* **Material for the task**:
◇ ◇ ◇ ◇ ◇ ◇ ◇

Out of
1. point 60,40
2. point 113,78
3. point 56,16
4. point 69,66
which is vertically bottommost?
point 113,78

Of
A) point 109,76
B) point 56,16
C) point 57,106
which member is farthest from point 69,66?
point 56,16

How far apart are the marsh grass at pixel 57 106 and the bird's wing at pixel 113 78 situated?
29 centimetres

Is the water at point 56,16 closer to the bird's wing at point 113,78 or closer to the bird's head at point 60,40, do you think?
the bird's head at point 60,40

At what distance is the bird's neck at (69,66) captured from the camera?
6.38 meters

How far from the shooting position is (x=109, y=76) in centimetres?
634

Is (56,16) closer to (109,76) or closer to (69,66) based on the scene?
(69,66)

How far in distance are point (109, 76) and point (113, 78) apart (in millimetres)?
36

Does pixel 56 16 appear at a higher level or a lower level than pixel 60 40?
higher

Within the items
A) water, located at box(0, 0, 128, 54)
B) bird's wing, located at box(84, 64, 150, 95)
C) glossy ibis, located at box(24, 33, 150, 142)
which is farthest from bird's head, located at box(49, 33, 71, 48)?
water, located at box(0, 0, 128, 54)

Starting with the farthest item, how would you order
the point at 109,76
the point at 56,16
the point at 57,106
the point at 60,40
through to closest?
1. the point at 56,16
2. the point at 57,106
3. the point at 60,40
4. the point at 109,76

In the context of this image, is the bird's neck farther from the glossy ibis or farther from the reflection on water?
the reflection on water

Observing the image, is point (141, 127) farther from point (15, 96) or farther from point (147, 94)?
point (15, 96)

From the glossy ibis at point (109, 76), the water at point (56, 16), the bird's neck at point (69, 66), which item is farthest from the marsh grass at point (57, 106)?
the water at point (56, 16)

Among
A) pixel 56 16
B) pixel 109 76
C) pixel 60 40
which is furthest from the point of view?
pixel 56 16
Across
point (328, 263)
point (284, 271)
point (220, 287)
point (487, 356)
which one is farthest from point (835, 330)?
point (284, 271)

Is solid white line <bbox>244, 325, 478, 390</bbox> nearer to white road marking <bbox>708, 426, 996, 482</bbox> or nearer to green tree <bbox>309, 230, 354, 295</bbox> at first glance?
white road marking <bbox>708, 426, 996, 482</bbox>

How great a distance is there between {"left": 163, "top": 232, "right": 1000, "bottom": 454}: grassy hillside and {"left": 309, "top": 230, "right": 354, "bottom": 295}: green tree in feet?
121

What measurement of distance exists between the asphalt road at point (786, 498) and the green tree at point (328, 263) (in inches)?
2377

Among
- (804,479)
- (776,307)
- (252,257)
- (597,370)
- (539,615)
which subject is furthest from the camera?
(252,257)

◇ ◇ ◇ ◇ ◇ ◇ ◇

* **Task**:
Extract each record, keeping it identical to the original.

* **Answer for this exercise**:
Out of
1. point 60,40
2. point 113,78
3. point 56,16
4. point 69,66
which is vertically bottommost?
point 113,78

Of
A) point 109,76
B) point 56,16
C) point 57,106
which member is farthest from point 69,66?
point 56,16

How far apart are the marsh grass at pixel 57 106 and the bird's wing at pixel 113 78 situated?
29 centimetres

Is the water at point 56,16 closer to the bird's wing at point 113,78 or closer to the bird's head at point 60,40, do you think?
the bird's head at point 60,40

At what distance is the bird's neck at (69,66) captured from the camera?
6.38 meters

How far from the shooting position is (x=109, y=76) in centimetres?
634

Is (56,16) closer to (109,76) or closer to (69,66) based on the scene?
(69,66)

How far in distance are point (109, 76) and point (113, 78) apart (in millimetres)?
36

Does pixel 56 16 appear at a higher level or a lower level than pixel 60 40?
higher

Within the items
A) water, located at box(0, 0, 128, 54)
B) bird's wing, located at box(84, 64, 150, 95)
C) glossy ibis, located at box(24, 33, 150, 142)
which is farthest from bird's head, located at box(49, 33, 71, 48)?
water, located at box(0, 0, 128, 54)

Starting with the farthest item, how would you order
the point at 109,76
the point at 56,16
the point at 57,106
the point at 60,40
through to closest?
1. the point at 56,16
2. the point at 57,106
3. the point at 60,40
4. the point at 109,76

In the context of this image, is the bird's neck farther from the glossy ibis or farther from the reflection on water?
the reflection on water

Observing the image, is point (141, 127) farther from point (15, 96) or farther from point (147, 94)?
point (15, 96)

From the glossy ibis at point (109, 76), the water at point (56, 16), the bird's neck at point (69, 66), which item is farthest from the marsh grass at point (57, 106)?
the water at point (56, 16)

Among
A) pixel 56 16
B) pixel 109 76
C) pixel 60 40
which is furthest from the point of view?
pixel 56 16
Across
point (328, 263)
point (284, 271)
point (220, 287)
point (487, 356)
which one is farthest from point (835, 330)?
point (284, 271)

Is solid white line <bbox>244, 325, 478, 390</bbox> nearer to white road marking <bbox>708, 426, 996, 482</bbox> or nearer to green tree <bbox>309, 230, 354, 295</bbox> at first glance?
white road marking <bbox>708, 426, 996, 482</bbox>

How great a distance is there between {"left": 163, "top": 232, "right": 1000, "bottom": 454}: grassy hillside and {"left": 309, "top": 230, "right": 354, "bottom": 295}: green tree in feet?
121

What measurement of distance exists between the asphalt road at point (786, 498) and the green tree at point (328, 263) (in inches)?
2377

Among
- (804,479)
- (776,307)
- (252,257)
- (597,370)
- (539,615)
which subject is furthest from the camera?
(252,257)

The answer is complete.